### WORK TO DO:
[A] According to the passage on maximum mean discrepancy, what do generative adversarial networks require a solution to?
[B] List every machine learning setting that the passage on maximum mean discrepancy names as one in which MMD can serve as a loss or cost function.
[C] Extend the passage on maximum mean discrepancy beyond its final sentence.

### PASSAGE GIVEN:
:::
Maximum Mean Discrepancy (MMD) in Machine Learning

Maximum mean discrepancy (MMD)Cross Validated includes some formal discussions is a kernel based statistical test used to determine whether given two distribution are the same which is proposed in [1]. MMD can be used as a loss/cost function in various machine learning algorithms such as density estimation, generative models as shown in [2], [3] and also in invertible neural networks utilized in inverse problems as in [4]. As opposed to generative adversarial networks (GANs) which require a solution to a complex min-max optimization problem, MMD criteria can be used as simpler discriminator.

Main advantages are easy implementation and rich kernel based theory behind the idea that lends itself to a formal analysis. On the other hand, disadvantages are subjectively “mediocre” sample results compared to GANs as reported in [2], [3] and the same computational cost overheads regarding kernel based methods when the feature size of the data is reasonable large.
:::
Saved data entries
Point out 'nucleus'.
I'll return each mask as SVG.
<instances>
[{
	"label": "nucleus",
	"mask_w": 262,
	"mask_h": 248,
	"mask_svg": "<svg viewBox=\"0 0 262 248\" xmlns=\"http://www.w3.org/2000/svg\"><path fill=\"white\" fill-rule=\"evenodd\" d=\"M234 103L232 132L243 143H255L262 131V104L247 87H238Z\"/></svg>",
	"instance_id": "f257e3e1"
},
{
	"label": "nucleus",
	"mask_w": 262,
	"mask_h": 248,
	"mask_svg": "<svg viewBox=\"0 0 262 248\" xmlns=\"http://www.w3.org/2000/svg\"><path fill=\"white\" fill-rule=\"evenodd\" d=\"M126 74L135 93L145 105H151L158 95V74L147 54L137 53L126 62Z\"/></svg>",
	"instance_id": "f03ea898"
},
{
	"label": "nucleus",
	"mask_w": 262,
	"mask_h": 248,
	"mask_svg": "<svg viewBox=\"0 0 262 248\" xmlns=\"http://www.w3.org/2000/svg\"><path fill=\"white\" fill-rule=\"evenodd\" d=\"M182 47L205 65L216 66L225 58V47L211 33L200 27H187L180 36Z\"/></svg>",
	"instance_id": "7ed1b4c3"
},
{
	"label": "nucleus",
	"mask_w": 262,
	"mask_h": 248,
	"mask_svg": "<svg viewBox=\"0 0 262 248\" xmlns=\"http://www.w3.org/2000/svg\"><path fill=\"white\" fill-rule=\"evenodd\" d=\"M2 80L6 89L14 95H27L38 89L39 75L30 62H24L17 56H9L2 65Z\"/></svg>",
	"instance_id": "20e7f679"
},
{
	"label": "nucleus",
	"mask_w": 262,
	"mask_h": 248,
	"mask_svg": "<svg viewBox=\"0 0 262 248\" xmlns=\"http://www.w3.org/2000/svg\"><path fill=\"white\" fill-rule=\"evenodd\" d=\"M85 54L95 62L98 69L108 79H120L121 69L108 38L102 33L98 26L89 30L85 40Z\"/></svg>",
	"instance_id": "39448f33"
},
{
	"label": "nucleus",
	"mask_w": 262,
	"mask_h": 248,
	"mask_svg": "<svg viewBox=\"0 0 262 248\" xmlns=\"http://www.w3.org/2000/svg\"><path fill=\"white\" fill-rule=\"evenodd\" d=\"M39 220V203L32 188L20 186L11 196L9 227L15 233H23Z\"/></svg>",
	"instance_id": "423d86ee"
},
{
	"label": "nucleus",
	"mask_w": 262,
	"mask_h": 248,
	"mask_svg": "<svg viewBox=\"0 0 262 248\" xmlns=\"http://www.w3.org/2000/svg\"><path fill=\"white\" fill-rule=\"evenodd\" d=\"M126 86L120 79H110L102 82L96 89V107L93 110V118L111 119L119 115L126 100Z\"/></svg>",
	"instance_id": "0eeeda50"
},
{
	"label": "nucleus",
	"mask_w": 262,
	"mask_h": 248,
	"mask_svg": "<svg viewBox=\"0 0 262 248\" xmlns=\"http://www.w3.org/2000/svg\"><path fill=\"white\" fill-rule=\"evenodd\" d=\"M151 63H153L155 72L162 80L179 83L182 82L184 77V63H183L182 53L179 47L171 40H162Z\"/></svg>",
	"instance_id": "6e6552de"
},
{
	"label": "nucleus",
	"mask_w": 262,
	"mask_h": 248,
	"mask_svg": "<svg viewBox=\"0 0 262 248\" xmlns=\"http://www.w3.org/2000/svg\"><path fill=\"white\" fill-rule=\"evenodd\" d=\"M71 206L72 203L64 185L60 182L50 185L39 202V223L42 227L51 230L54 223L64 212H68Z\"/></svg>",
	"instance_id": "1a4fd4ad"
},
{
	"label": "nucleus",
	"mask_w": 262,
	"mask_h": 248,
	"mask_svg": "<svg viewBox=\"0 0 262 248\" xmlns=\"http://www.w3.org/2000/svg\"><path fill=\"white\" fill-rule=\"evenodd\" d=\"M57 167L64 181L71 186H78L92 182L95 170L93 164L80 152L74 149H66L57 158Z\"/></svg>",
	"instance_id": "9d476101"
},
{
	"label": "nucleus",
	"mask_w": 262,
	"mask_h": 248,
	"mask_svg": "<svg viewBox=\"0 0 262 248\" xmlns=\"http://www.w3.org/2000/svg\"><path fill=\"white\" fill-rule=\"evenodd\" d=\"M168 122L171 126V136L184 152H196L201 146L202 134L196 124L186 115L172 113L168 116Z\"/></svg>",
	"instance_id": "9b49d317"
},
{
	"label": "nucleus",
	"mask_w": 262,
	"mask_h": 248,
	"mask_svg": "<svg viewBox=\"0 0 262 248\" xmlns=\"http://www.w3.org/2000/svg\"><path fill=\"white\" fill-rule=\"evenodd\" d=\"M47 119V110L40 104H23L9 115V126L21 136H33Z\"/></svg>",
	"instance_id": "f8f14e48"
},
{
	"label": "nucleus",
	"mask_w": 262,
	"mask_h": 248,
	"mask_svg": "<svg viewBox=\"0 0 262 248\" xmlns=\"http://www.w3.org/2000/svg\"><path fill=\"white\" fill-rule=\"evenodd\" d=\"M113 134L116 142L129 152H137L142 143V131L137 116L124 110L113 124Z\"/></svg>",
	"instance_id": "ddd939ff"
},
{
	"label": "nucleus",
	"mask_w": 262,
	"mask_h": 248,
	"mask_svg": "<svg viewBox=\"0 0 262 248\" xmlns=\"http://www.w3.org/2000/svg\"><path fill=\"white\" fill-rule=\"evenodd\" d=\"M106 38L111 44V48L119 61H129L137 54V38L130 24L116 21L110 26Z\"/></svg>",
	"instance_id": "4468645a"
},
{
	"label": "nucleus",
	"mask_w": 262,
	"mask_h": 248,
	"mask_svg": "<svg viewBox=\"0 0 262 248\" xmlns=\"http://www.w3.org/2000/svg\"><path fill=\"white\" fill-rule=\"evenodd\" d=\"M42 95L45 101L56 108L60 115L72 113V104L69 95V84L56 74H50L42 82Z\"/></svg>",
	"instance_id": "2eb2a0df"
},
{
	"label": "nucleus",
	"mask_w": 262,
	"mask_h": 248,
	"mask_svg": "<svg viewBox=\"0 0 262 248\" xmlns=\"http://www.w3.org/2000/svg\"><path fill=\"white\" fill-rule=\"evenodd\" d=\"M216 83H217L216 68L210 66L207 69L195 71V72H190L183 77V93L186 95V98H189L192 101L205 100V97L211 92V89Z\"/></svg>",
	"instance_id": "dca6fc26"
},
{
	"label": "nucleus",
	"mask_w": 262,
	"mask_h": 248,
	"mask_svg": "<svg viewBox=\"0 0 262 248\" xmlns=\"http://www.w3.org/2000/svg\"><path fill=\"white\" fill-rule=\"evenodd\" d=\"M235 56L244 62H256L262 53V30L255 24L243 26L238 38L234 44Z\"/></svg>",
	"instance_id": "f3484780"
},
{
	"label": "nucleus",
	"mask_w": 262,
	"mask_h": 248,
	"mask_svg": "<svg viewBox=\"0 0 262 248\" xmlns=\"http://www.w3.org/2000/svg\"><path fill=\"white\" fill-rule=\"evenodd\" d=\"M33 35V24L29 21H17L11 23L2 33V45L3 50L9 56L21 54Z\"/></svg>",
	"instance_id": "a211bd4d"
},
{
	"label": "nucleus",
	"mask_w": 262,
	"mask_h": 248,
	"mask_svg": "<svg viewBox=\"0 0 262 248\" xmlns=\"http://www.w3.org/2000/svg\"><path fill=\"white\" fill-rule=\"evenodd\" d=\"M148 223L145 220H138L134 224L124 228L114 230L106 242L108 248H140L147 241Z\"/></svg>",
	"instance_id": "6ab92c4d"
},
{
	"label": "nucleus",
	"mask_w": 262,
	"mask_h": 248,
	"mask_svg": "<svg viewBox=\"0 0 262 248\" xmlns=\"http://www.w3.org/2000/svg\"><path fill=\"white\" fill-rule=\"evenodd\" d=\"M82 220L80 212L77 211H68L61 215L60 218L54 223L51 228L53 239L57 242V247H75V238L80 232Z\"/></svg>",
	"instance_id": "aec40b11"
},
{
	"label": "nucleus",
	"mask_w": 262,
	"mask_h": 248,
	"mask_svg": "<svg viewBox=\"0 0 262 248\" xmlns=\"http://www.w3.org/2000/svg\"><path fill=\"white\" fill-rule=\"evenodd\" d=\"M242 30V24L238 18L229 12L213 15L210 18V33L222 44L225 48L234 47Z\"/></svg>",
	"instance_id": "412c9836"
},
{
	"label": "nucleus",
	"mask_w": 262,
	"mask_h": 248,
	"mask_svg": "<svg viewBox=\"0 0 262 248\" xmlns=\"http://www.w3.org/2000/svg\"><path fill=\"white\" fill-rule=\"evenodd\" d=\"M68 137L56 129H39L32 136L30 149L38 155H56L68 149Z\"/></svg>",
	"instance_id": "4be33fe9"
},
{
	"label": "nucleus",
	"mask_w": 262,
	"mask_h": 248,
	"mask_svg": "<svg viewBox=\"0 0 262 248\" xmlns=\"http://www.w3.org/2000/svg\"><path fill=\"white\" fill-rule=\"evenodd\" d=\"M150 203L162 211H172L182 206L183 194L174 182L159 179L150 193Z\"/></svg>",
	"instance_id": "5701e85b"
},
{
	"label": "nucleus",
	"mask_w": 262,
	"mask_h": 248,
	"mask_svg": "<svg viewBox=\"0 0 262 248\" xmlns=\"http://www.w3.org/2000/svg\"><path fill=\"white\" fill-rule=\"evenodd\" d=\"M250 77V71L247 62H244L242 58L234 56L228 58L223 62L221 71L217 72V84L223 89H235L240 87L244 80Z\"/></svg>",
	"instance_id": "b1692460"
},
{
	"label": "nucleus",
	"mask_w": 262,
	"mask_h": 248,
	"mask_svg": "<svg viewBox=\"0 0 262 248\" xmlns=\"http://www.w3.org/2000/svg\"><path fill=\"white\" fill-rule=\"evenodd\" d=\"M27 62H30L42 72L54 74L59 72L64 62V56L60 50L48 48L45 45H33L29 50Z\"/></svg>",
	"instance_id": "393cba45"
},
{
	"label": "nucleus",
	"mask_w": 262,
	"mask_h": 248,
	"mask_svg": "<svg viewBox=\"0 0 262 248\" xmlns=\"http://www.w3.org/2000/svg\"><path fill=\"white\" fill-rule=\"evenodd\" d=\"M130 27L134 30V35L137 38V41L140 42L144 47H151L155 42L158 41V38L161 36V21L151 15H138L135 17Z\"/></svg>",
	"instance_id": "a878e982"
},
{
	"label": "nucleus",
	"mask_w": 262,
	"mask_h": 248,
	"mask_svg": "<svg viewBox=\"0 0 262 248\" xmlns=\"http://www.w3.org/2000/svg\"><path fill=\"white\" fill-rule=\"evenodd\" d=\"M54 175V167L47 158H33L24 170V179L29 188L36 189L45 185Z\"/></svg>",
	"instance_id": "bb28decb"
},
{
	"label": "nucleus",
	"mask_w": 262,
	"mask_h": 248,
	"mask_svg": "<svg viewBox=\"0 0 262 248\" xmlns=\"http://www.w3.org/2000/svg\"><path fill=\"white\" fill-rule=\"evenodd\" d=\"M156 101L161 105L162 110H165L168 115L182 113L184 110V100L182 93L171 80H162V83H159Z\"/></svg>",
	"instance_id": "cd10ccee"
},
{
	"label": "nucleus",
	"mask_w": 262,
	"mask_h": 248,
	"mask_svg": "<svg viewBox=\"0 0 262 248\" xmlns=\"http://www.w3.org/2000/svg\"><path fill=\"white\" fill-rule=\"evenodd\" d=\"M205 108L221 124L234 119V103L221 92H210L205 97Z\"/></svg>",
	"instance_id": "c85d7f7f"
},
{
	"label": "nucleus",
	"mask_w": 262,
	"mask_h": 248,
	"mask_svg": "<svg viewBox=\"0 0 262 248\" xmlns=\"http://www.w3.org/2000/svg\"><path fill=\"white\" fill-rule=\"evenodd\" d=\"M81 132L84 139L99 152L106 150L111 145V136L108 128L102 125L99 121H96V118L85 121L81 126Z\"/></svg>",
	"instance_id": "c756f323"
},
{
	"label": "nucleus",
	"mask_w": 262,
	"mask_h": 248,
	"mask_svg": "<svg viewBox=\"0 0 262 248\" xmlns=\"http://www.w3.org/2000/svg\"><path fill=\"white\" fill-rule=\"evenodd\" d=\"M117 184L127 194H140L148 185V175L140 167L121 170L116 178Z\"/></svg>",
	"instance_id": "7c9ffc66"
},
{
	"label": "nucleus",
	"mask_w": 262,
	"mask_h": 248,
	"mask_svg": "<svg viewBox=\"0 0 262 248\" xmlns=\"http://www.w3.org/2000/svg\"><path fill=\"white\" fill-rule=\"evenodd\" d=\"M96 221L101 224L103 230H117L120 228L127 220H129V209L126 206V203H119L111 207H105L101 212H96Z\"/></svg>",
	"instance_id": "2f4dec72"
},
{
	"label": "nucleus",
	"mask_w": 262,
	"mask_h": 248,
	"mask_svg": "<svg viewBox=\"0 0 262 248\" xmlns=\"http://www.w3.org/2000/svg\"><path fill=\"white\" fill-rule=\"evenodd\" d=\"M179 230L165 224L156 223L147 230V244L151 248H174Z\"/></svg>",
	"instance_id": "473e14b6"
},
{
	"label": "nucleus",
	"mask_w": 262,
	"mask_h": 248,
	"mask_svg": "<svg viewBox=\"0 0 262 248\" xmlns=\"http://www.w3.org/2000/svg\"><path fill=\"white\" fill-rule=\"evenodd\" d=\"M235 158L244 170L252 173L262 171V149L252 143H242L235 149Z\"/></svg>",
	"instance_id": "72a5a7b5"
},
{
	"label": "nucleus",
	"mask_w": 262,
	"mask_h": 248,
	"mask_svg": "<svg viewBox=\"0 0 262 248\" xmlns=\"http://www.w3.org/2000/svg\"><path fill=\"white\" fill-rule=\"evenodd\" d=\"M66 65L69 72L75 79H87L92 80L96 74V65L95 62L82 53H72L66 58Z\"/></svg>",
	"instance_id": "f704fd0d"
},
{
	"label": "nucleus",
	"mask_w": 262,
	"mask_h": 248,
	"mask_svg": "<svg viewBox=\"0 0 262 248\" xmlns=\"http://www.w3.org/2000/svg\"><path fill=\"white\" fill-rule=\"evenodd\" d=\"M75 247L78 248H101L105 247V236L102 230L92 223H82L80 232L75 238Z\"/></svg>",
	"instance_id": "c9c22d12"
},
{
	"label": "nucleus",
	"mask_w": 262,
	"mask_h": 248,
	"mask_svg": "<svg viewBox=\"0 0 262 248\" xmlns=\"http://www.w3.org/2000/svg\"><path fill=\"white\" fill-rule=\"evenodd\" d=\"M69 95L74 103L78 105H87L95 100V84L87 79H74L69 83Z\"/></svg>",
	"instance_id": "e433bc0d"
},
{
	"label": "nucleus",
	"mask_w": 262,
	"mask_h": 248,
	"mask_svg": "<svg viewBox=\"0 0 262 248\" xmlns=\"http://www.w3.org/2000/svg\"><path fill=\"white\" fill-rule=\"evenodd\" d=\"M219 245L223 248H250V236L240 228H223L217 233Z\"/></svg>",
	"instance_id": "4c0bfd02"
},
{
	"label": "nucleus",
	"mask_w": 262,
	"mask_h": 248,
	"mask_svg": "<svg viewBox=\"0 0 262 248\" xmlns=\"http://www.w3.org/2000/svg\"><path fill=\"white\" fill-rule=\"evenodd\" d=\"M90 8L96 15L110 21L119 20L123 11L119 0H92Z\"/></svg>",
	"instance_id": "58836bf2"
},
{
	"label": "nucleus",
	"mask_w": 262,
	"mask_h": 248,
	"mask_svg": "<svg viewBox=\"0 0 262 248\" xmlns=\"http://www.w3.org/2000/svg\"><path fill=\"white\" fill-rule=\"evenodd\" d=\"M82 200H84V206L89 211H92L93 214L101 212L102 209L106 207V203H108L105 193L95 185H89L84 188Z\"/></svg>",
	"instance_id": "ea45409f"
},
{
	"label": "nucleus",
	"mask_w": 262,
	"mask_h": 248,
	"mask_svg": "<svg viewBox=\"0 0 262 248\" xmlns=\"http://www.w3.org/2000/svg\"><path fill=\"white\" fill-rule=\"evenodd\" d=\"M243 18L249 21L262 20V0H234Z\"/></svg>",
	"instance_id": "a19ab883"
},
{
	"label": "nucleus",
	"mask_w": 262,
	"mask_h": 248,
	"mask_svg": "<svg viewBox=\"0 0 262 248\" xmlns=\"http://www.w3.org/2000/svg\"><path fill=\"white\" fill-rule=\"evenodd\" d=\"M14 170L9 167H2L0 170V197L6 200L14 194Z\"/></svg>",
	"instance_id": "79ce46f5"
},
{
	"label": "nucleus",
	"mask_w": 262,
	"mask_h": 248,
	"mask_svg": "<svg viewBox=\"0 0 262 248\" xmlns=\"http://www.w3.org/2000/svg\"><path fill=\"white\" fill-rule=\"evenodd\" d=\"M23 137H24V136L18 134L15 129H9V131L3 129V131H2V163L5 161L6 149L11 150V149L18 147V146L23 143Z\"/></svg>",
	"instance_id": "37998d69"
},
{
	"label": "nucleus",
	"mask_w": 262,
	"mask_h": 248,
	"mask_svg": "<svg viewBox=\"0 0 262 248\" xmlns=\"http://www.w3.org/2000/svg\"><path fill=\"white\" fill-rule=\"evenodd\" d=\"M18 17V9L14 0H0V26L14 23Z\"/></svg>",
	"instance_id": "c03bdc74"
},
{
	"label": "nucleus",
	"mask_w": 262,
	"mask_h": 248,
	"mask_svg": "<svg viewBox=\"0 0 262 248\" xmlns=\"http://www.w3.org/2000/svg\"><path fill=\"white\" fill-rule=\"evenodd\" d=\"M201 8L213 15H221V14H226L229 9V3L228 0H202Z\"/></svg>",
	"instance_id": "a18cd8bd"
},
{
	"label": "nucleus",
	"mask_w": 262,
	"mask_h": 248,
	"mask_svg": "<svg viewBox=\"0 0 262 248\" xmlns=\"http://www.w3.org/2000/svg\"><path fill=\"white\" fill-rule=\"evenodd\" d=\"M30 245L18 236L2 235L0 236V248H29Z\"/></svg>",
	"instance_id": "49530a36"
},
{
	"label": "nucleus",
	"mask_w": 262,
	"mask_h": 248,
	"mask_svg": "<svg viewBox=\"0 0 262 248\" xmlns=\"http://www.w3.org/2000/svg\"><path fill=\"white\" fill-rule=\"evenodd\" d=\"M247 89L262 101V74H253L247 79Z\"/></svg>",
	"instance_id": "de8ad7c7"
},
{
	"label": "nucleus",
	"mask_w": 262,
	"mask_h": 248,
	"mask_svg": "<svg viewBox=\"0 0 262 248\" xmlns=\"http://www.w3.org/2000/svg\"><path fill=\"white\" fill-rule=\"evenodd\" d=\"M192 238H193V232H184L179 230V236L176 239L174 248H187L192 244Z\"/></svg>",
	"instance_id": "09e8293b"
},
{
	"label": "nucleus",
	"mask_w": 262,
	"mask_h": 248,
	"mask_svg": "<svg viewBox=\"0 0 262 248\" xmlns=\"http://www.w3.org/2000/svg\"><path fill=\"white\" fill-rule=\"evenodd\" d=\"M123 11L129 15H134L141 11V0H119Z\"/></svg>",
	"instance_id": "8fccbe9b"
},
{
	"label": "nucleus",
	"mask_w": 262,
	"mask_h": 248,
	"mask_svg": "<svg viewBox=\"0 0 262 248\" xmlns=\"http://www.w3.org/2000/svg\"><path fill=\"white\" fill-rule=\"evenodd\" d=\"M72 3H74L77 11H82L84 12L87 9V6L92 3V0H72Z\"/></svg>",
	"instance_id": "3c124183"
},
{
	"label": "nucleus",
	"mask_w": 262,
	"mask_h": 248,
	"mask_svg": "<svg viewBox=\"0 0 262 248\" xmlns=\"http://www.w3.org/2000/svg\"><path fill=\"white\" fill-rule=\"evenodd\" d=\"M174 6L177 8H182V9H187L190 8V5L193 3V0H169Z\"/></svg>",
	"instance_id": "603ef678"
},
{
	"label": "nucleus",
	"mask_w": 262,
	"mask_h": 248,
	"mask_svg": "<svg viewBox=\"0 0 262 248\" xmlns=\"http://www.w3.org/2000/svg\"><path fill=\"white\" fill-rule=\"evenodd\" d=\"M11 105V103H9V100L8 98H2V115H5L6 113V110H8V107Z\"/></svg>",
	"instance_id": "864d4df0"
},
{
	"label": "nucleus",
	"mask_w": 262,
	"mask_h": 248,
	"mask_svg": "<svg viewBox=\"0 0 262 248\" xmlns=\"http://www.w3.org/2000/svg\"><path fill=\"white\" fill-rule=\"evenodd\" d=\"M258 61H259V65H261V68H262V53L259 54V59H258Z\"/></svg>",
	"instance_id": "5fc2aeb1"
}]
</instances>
:::
### SOLVED PROBLEMS:
[A] A complex min-max optimization problem.

[B]
- Density estimation
- Generative models
- Invertible neural networks utilized in inverse problems

[C]
Notation:

  • Random variables are denotes with capital \(X\).
  • Vectors are column matrices.
  • Vectors are denoted with roman bold type \(\mathbf{x}\).
  • Probability distribution of expected values are not shown explicitly unless unclear from context.

Note: Reader who is not interested in formal mathematical derivations can skip to Implementation of MMD section.

Formal Definition

Maximum mean discrepancy (MMD) can be defined in two different ways which are equivalent to each other:

  1. MMD is a distance (difference) between feature means.
  2. MMD is an integral probability metric (which will not be covered in this post. Please refer to [1]).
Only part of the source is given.